AE 03: Duke Forest
Suggested answers
Packages
Data
We will be using the Duke forest data set in the open intro package.
Do your own investigation to get to know the data. How many observations does it have? How many variables are measured? Go ahead and do a glimpse!
glimpse(duke_forest)
Rows: 98
Columns: 13
$ address <chr> "1 Learned Pl, Durham, NC 27705", "1616 Pinecrest Rd, Durha…
$ price <dbl> 1520000, 1030000, 420000, 680000, 428500, 456000, 1270000, …
$ bed <dbl> 3, 5, 2, 4, 4, 3, 5, 4, 4, 3, 4, 4, 3, 5, 4, 5, 3, 4, 4, 3,…
$ bath <dbl> 4.0, 4.0, 3.0, 3.0, 3.0, 3.0, 5.0, 3.0, 5.0, 2.0, 3.0, 3.0,…
$ area <dbl> 6040, 4475, 1745, 2091, 1772, 1950, 3909, 2841, 3924, 2173,…
$ type <chr> "Single Family", "Single Family", "Single Family", "Single …

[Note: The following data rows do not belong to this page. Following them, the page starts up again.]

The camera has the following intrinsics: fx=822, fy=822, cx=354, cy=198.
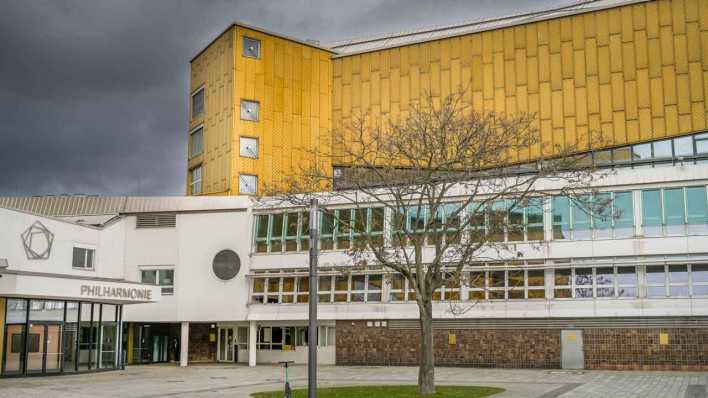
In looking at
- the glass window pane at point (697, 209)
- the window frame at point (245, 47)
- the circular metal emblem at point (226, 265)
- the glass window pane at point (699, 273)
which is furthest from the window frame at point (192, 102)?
the glass window pane at point (699, 273)

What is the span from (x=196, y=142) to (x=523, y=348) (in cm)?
2201

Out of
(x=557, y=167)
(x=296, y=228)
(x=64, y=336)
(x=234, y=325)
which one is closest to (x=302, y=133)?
(x=296, y=228)

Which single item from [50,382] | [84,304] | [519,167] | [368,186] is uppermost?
[519,167]

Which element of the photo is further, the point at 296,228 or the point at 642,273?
the point at 296,228

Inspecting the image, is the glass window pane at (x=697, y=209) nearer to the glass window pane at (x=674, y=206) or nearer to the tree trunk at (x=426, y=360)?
the glass window pane at (x=674, y=206)

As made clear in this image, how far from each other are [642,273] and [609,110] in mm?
8801

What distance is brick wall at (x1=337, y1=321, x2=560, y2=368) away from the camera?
3375 cm

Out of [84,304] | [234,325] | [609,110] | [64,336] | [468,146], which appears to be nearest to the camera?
[468,146]

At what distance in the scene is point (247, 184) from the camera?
41938 mm

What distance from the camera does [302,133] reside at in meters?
43.7

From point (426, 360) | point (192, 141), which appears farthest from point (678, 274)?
point (192, 141)

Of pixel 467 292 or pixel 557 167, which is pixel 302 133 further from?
pixel 557 167

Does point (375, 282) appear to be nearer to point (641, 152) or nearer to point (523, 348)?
point (523, 348)

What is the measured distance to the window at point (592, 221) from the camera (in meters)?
33.0
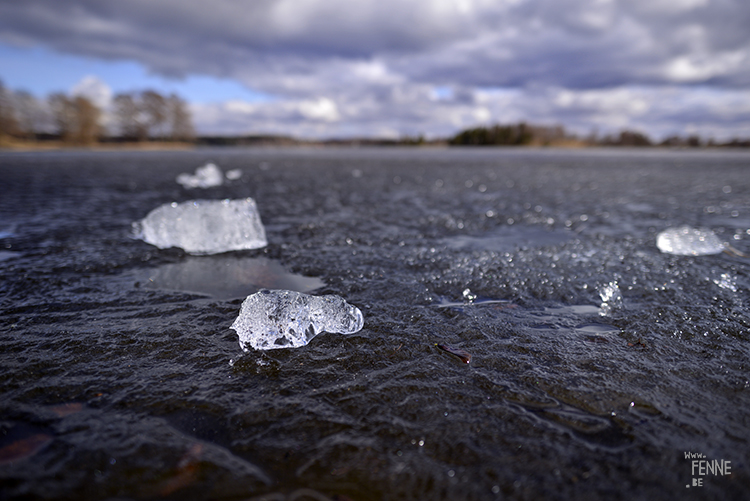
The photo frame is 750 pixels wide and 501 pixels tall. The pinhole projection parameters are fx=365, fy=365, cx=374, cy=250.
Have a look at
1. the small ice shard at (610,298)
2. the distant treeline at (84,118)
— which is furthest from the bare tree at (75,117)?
the small ice shard at (610,298)

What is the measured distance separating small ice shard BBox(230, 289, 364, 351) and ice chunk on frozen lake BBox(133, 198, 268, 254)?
7.86 ft

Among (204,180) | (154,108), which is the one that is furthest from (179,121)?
(204,180)

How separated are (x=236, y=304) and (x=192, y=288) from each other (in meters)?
0.69

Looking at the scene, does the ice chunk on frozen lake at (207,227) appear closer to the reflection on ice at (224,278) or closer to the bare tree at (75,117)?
the reflection on ice at (224,278)

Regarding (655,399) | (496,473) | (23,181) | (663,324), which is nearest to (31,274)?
(496,473)

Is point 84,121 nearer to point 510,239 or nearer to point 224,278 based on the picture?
point 224,278

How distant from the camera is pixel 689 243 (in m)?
4.76

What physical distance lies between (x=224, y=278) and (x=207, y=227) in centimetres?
138

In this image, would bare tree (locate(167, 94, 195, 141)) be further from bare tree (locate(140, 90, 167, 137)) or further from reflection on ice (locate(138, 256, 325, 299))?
reflection on ice (locate(138, 256, 325, 299))

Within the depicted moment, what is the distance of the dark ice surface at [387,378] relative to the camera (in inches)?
62.1

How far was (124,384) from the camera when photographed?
2143mm

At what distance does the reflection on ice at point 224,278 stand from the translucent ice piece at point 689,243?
4570 mm

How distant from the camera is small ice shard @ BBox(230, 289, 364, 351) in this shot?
2.60 meters

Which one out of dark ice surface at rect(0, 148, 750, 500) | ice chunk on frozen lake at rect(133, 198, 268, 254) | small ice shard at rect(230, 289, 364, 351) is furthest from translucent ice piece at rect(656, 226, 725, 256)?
ice chunk on frozen lake at rect(133, 198, 268, 254)
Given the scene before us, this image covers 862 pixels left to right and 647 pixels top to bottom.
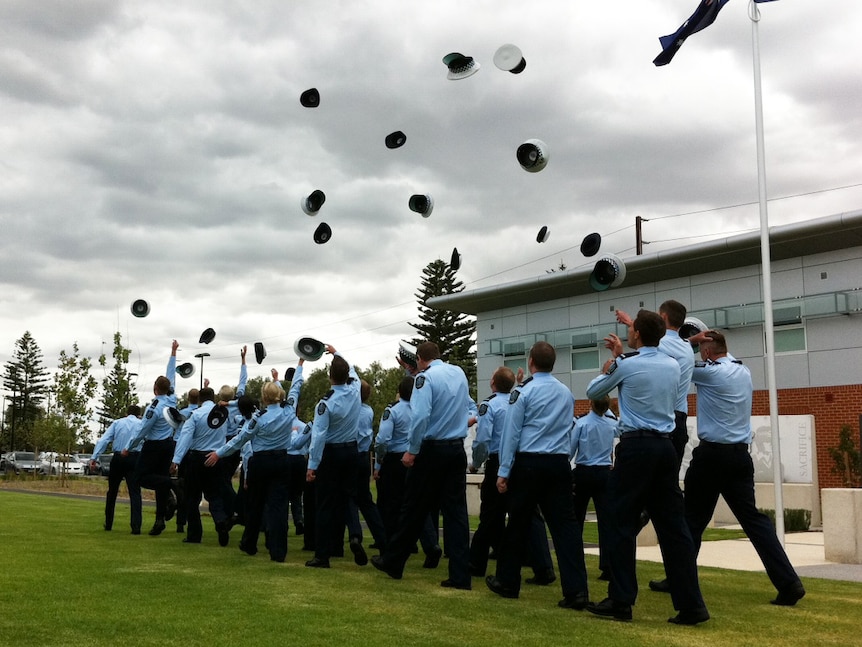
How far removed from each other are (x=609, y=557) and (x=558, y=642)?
112 cm

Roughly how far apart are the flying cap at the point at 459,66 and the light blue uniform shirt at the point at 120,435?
736cm

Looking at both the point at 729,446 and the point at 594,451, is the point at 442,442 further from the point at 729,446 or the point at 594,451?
the point at 729,446

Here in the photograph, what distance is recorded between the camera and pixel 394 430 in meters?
10.2

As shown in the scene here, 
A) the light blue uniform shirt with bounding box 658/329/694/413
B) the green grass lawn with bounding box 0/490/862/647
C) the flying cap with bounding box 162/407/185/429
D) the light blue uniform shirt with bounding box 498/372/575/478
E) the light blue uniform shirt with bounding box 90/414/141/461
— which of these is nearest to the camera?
the green grass lawn with bounding box 0/490/862/647

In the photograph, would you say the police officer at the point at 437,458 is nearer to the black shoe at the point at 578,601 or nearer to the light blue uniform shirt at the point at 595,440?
the black shoe at the point at 578,601

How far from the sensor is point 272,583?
768 cm

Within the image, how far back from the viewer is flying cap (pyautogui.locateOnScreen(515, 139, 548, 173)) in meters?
10.9

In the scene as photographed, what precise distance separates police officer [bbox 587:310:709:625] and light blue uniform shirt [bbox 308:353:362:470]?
11.2 ft

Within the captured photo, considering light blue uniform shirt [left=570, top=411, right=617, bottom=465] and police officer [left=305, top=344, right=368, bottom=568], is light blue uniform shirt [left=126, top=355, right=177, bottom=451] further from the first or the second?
light blue uniform shirt [left=570, top=411, right=617, bottom=465]

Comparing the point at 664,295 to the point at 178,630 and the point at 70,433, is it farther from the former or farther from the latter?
the point at 178,630

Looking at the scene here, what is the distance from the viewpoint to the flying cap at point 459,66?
11258mm

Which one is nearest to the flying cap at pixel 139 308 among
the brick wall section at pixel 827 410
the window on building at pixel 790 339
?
the brick wall section at pixel 827 410

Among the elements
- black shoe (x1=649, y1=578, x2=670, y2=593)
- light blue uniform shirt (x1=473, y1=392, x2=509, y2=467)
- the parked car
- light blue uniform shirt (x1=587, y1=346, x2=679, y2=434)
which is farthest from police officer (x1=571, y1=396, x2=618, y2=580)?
the parked car

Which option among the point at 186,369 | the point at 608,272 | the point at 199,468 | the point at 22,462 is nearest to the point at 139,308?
the point at 186,369
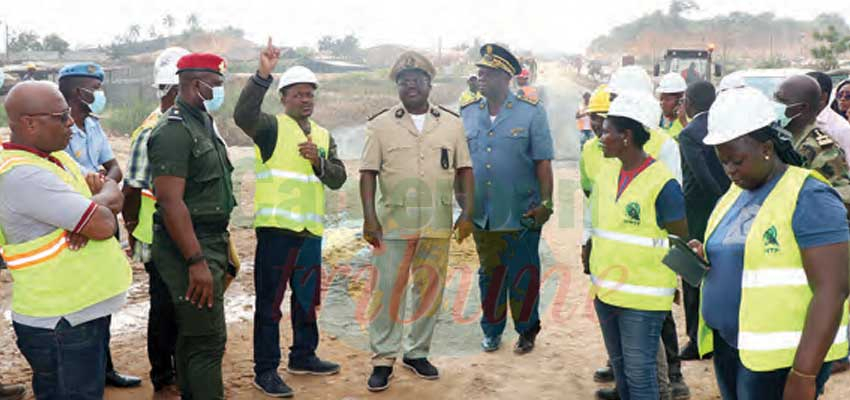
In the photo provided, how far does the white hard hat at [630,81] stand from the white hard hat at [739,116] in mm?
2848

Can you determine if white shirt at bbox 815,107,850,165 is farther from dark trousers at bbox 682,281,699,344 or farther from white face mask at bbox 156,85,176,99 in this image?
white face mask at bbox 156,85,176,99

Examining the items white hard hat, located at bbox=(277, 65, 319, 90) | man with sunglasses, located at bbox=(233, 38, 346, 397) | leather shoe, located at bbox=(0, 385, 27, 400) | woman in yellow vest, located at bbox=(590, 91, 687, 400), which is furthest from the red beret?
leather shoe, located at bbox=(0, 385, 27, 400)

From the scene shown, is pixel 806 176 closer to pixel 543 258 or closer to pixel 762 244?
pixel 762 244

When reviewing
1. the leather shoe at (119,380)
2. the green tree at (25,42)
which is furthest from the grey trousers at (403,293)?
the green tree at (25,42)

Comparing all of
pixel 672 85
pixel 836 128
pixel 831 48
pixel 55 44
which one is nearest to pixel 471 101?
pixel 672 85

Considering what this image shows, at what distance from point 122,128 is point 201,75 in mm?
21248

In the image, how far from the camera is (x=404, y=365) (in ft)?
16.5

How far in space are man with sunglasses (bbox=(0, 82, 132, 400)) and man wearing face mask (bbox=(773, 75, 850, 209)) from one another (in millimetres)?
3724

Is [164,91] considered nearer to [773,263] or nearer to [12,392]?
[12,392]

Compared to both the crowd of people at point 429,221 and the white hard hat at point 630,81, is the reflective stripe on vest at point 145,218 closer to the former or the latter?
the crowd of people at point 429,221

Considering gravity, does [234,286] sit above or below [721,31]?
below

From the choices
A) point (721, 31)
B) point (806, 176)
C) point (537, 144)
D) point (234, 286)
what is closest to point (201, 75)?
point (537, 144)

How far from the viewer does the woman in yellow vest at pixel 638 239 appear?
338 centimetres

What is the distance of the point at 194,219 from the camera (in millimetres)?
3617
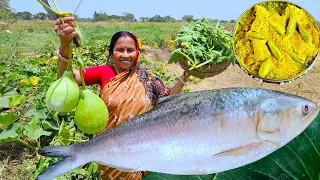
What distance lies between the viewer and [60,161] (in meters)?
1.11

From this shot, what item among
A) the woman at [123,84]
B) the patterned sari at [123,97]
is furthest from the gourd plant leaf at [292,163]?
the patterned sari at [123,97]

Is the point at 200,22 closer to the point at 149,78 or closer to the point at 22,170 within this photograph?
the point at 149,78

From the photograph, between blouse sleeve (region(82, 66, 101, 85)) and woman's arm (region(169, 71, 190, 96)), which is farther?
blouse sleeve (region(82, 66, 101, 85))

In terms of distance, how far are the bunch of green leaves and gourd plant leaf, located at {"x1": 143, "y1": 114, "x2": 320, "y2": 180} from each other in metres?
1.01

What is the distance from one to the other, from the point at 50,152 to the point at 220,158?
19.5 inches

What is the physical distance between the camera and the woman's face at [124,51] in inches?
100

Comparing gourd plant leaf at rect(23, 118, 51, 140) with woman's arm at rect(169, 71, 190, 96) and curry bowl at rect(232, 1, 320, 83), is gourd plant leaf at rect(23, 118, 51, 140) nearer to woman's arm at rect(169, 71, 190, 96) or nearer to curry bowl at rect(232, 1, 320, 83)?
woman's arm at rect(169, 71, 190, 96)

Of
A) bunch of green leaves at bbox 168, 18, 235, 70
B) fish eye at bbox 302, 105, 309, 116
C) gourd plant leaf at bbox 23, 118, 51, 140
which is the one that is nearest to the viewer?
fish eye at bbox 302, 105, 309, 116

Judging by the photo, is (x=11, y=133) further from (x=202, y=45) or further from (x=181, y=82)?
(x=202, y=45)

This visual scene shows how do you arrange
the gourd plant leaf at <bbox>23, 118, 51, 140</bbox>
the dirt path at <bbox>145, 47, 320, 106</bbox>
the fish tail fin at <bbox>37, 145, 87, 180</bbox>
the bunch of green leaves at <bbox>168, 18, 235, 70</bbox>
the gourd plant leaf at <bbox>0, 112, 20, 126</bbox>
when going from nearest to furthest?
1. the fish tail fin at <bbox>37, 145, 87, 180</bbox>
2. the bunch of green leaves at <bbox>168, 18, 235, 70</bbox>
3. the gourd plant leaf at <bbox>0, 112, 20, 126</bbox>
4. the gourd plant leaf at <bbox>23, 118, 51, 140</bbox>
5. the dirt path at <bbox>145, 47, 320, 106</bbox>

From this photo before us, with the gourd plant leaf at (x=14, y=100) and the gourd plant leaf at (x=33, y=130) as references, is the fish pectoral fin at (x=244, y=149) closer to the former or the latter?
the gourd plant leaf at (x=33, y=130)

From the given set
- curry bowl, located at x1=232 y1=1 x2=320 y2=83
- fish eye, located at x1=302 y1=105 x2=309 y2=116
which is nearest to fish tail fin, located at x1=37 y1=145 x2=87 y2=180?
fish eye, located at x1=302 y1=105 x2=309 y2=116

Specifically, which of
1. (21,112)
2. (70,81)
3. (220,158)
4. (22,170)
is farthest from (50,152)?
(21,112)

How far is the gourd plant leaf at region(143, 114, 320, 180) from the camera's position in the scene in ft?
4.02
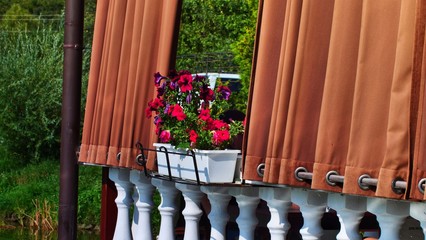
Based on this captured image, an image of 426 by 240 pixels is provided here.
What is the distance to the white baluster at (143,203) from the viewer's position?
5172 mm

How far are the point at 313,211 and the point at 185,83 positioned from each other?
3.19 ft

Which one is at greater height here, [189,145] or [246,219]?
[189,145]

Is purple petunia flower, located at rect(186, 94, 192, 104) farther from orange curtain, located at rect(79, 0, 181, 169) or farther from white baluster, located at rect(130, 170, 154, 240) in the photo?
white baluster, located at rect(130, 170, 154, 240)

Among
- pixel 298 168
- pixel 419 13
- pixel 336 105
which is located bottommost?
pixel 298 168

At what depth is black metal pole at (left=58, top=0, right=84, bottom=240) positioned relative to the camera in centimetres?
587

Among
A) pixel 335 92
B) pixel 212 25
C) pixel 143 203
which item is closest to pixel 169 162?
pixel 143 203

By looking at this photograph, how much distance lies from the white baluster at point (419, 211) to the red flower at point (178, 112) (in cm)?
142

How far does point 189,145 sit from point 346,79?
1051mm

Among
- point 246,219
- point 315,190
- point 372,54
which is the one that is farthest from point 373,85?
point 246,219

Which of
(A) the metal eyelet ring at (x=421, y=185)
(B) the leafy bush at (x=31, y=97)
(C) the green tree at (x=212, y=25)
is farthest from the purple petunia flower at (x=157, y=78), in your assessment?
(C) the green tree at (x=212, y=25)

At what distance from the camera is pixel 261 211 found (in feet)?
17.3

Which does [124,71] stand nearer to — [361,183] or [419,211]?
[361,183]

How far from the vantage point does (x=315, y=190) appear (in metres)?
3.67

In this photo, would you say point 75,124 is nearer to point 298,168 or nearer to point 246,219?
point 246,219
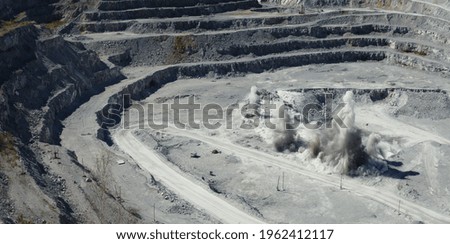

$ year_built <dbl> 1972, 1969, 1959, 1961, 2020, 2014, 1968, 1973, 1972, 1964,…
$ heating <chr> "Other, Gas", "Forced air, Gas", "Forced air, Gas", "Heat p…
$ cooling <fct> central, central, central, central, central, central, centr…
$ parking <chr> "0 spaces", "Carport, Covered", "Garage - Attached, Covered…
$ lot <dbl> 0.97, 1.38, 0.51, 0.84, 0.16, 0.45, 0.94, 0.79, 0.53, 0.73,…
$ hoa <chr> NA, NA, NA, NA, NA, NA, NA, NA, NA, NA, NA, NA, NA, NA, NA,…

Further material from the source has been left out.